In addition, a “tax amnesty, much like a tax exemption, is never
favored nor presumed in law and if granted by a statute, the term
of the amnesty like that of a tax exemption must be construed
strictly against the taxpayer and liberally in favor of the taxing
authority. 57 The rule on strictissimi juris equally applies. 58 So that,
any doubt in the application of an amnesty law/decree should be
resolved in favor of the taxing authority.
Furthermore, ANSCOR’s claim of amnesty cannot prosper. The
implementing rules of P.D. 370 which expanded amnesty on
previously untaxed income under P.D. 23 is very explicit, to wit:
Sec. 4. Cases not covered by amnesty. — The following cases are
not covered by the amnesty subject of these regulations:
xxx xxx xxx
(2) Tax liabilities with or without assessments, on withholding tax
at source provided under Section 53 and 54 of the National Internal
Revenue Code, as amended; 59
ANSCOR was assessed under Sections 53 and 54 of the 1939 Tax
Code. Thus, by specific provision of law, it is not covered by the
amnesty.
TAX ON STOCK DIVIDENDS
General Rule
Sec. 83(b) of the 1939 NIRC was taken from the Section 115(g)(1)
of the U.S. Revenue Code of 1928. 60 It laid down the general rule
known as the proportionate test 61 wherein stock dividends once
issued form part of the capital and, thus, subject to income
tax. 62 Specifically, the general rule states that:
A stock dividend representing the transfer of surplus to capital
account shall not be subject to tax.
Having been derived from a foreign law, resort to the jurisprudence
of its origin may shed light. Under the US Revenue Code, this
provision originally referred to “stock dividends” only, without any
exception. Stock dividends, strictly speaking, represent capital and
do not constitute income to its recipient. 63 So that the mere
issuance thereof is not yet subject to income tax 64 as they are

nothing but an “enrichment through increase in value of capital
investment.” 65 As capital, the stock dividends postpone the
realization of profits because the “fund represented by the new
stock has been transferred from surplus to capital and no longer
available for actual distribution.” 66 Income in tax law is “an amount
of money coming to a person within a specified time, whether as
payment for services, interest, or profit from investment.” 67 It
means cash or its equivalent. 68 It is gain derived and severed from
capital, 69 from labor or from both combined 70 — so that to tax a
stock dividend would be to tax a capital increase rather than the
income. 71 In a loose sense, stock dividends issued by the
corporation, are considered unrealized gain, and cannot be
subjected to income tax until that gain has been realized.

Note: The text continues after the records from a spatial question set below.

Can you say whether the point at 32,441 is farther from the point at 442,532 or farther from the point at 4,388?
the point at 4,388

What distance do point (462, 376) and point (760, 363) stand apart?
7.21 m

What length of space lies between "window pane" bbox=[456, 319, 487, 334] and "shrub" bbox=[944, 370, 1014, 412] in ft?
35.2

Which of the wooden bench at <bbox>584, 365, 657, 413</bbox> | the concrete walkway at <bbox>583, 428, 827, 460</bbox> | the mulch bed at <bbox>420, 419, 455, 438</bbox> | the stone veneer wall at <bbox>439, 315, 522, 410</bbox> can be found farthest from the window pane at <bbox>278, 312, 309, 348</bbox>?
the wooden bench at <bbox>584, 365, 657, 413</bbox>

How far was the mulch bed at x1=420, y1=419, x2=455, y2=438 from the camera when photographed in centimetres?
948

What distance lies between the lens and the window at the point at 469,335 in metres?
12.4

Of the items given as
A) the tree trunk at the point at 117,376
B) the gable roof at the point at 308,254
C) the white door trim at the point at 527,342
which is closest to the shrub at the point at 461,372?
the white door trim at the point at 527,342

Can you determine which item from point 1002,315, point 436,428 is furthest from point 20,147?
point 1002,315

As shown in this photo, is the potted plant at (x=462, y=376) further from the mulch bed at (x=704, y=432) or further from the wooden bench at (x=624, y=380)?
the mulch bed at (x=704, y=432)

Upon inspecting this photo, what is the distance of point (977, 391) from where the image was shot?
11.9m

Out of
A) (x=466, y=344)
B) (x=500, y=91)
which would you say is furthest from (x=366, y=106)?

Before
the realization, stock dividends are nothing but a representation of
an interest in the corporate properties. 72 As capital, it is not yet
subject to income tax. It should be noted that capital and income
are different. Capital is wealth or fund; whereas income is profit or
gain or the flow of wealth. 73 The determining factor for the
imposition of income tax is whether any gain or profit was derived
from a transaction. 74
The Exception
However, if a corporation cancels or redeems stock issued as
a dividend at such time and in such manner as to make
the distribution and cancellation or redemption, in whole or in part,
essentially equivalent to the distribution of a taxable dividend, the
amount so distributed in redemption or cancellation of the stock
shall be considered as taxable income to the extent it represents a
distribution of earnings or profits accumulated after March first,
nineteen hundred and thirteen. (Emphasis supplied).
In a response to the ruling of the American Supreme Court in the
case of Eisner v. Macomber 75 (that pro rata stock dividends are
not taxable income), the exempting clause above quoted was
added because provision corporation found a loophole in the
original provision. They resorted to devious means to circumvent
the law and evade the tax. Corporate earnings would be distributed
under the guise of its initial capitalization by declaring the stock
dividends previously issued and later redeem said dividends by
paying cash to the stockholder. This process of issuanceredemption amounts to a distribution of taxable cash dividends
which was lust delayed so as to escape the tax. It becomes a
convenient technical strategy to avoid the effects of taxation.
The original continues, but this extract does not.